ВЫБРАННЫЙ ОТРЫВОК –
········

Я не смотрела на его лицо...

-- Мадмуазель... возможно, это были люди, которым я причинил зло... мне глубоко безразлично, что они думают обо мне, я их презираю. Но если Вам встретятся мои друзья, они скажут обо мне совсем иное... <...> К тому же Вы не можете сказать, что я был с Вами неискренен. Мы столько с Вами общались, что Вы и сами можете составить мнение о моём отношении к Вам. Да, мне доводилось иногда говорить Вам неприятные вещи. Но всё это было без всякой задней мысли. Моё поведение по отношению к Вам...

И я вдруг невольно быстро прервала его:

-- Да, мсье, Вы безупречны, но тут ведь дело и во мне. Я не уверена, что Ваше поведение не изменилось бы, если бы я приходила к Вам, напудрившись, в шёлковом белье розового цвета...

-- Почему вы думаете, что моё поведение было бы совсем другое? -- поспешно прервал он.

-- Потому что... было бы другое... Я знаю, что Вы не прочь подразвлечься.

-- Кто Вам сказал, что я любитель подразвлечься?

-- Никто, мсье... но вы, мужчины, все на один манер...

-- И женщины тоже. Вы ничем не лучше нас. Более того -- женщины гораздо развращённее мужчин. И гораздо хитрее. А так как женщины, как правило, ещё и гораздо глупее, то они и стоят гораздо ниже мужчин.

Всё это он проговорил быстро, не останавливаясь, точно торопясь высказать свою мысль. Глаза его вспыхнули, и с минуту мы смотрели друг на друга как два врага.

Страшная усталость охватила меня...

-- Ну, я не буду вам противоречить: думайте, что хотите, -- машинально ответила я... <...>

А он, как будто успокоившись, взял лист бумаги.

········

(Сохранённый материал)

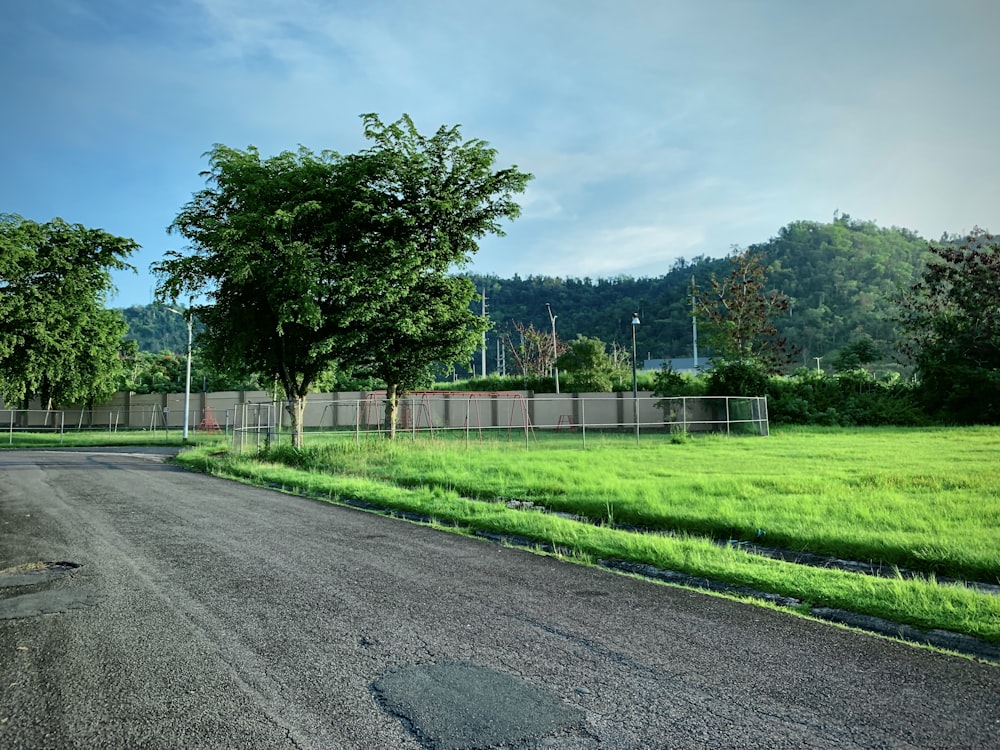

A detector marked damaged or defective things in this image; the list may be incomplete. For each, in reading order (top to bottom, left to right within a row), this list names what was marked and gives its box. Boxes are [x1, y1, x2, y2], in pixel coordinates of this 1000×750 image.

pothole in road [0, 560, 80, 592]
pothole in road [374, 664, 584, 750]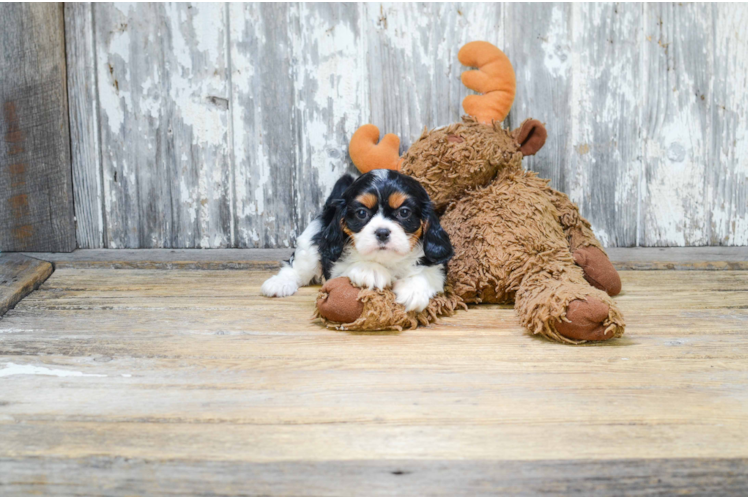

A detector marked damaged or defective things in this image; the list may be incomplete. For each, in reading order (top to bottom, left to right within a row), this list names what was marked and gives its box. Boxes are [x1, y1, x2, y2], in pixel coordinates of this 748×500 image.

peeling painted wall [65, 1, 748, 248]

········

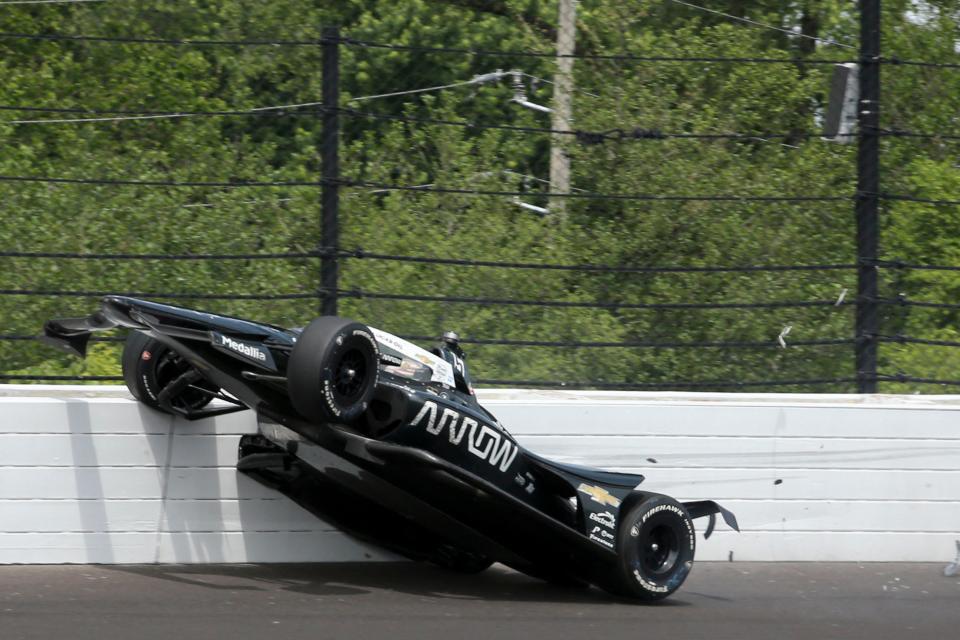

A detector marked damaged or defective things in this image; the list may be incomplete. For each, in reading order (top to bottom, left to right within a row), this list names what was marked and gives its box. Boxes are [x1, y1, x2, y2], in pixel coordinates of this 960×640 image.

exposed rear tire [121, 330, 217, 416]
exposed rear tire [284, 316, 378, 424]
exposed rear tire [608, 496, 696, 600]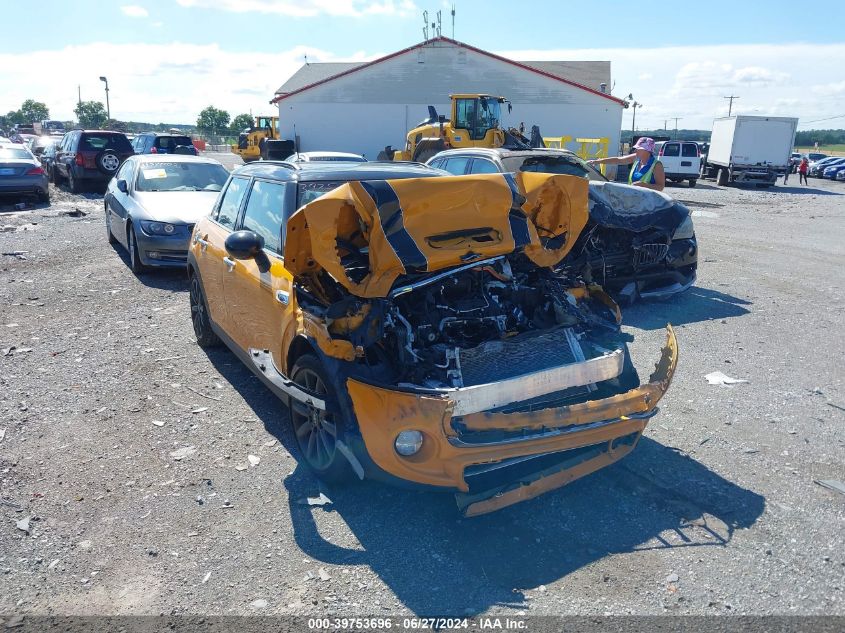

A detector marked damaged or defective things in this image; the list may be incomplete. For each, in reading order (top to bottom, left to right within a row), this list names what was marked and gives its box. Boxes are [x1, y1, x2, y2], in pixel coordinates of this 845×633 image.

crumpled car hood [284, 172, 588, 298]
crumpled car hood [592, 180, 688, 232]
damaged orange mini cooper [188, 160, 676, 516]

········

ВОПРОСЫ ПО МАТЕРИАЛУ –
A. Ответьте по отрывку:
(i) Какими, по словам рассказчицы, бывают все мужчины?
(ii) Как, по мнению мсье, женщины стоят по отношению к мужчинам?
(iii) Что взял мсье в самом конце?
B. Продолжите отрывок о разговоре с мсье, начав сразу после его последней фразы.

ПИСЬМЕННЫЕ ОТВЕТЫ –
A.
(i) Все на один манер.
(ii) Гораздо ниже мужчин.
(iii) Лист бумаги.

B.
-- Я дам вам лекарство, облатки -- и быстро начал писать, покрывая бумагу своим мелким, бисерным почерком. Я сидела молча и смотрела на его правильно очерченную голову с прямым профилем.

-- Вот, это вы будете принимать в течение десяти дней, а потом -- микстуру, а после десяти дней вы приходите...

-- О, нет, нет, мсье, я больше не приду, -- быстро прервала я его. Мне стало уже невыносимо слышать его слова... эти лживые слова... -- Да, я не приду больше. Зачем? ведь у вас нет времени. Вы должны сдавать свои экзамены....

-- Экзамены? Но для интернов они ничего не значат, это -- пустая формальность. Я занят другой работой... Вот... Он взял огромный толстый том, раскрыл его и показал свою фамилию среди многих других.

"Dermatologie" -- прочла я заглавие крупными чёрными буквами.

-- И ещё это,-- добавил он, взяв со стола корректуру... Подав руку, я простилась. Он проводил меня до дверей.

И, уходя, я почувствовала, что не увижу его больше никогда... никогда.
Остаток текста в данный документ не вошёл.